**Document segment**
============
Yes, definitely check for this - and it will kind of depend on your shoe size. As I said above, I'm 5'1" and have a 29er hardtail, but I wear a women's 6.5 shoe, so I don't really have any toe overlap issues. It will really depend on the specific bike frame and wheelbase. But you should have someone hold the front handlebars and turn them right and left while your feet are at 3 and 9 o'clock. See if the wheel hits your toes.


----------



## TrailTrek (Jul 7, 2013)

I had a very similar issue! I so badly wanted a 29er, but I am 5'2" and needed a xsmall frame as well. While trying 29ers at the bike shop I just felt the frames were not small enough, I could not find any women's 29ers with my price range with disc brakes. I honestly don't care for most of the women bikes, so I ended up with a men's xsmall 13.5" frame 2013 Trek disc hardtail. Half the price of the 29er and it feels amazing, I don't think I will regret a 26.


----------



## NicoleB (Jul 21, 2011)

i ride the Giant trance 29er extra small. no toe overlap for me, but i have tiny feet. if you are on flats, you'd need to ride closer to the ball of your foot if toe overlap is a problem. Clipless wouldnt hit at all probably.
============
**Given material**
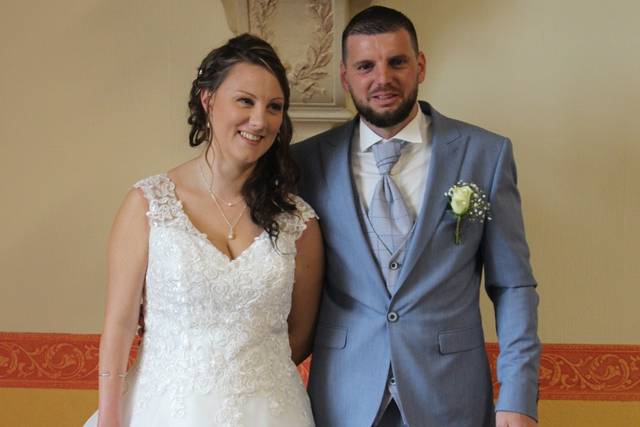Le mariage de Romain et Kelly 2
============
**Problem description**
Please extend the forum thread on short riders, frame size and toe overlap on 29er mountain bikes, starting after its final post.

**Result of this exercise**
i did hear that the giant anthem had some toe overlap issues on their smallest frame, and i believe that, because the anthem is a "steeper" bike. the head angle is steep, therefore bringing the front wheel back closer to the rider, rather than slack and away. So take a look at the geometry of a bike. check the head angle. if it's more than 69.5 or 70 degrees, you're looking at steep angles, and more likely to hit your toes.


----------



## zapika (May 24, 2013)

Thanks for all the comments, they were really useful, specially the ones about overlap cause that's something i had not thought about. I ended up buying the Trek Cali in size 14 (XS) and i'm veeeeeeeeeery happy with it, i do like the womens' frame and i already tried a bit on mountain, city and on the road (bike path in the highway) and so far everything was excellent, now some friends want a 29er too (and they are taller tan me, so it shouldn't be a problem), so, highly recomendable and of course that a petite girl can ride a 29er!


----------



## Niner Bikes (Dec 9, 2004)

As a woman in management at Niner Bikes, I've spend a lot of time talking with the engineering staff about great small designs. We absolutely DO NOT have toe overlap on our XS frames. 29ers offer huge advantages in terms of rollover, technical handling and reducing rider fatigue - just because we are small doesn't mean we shouldn't be able to take advantage of the benefits men see with 29 inch wheels.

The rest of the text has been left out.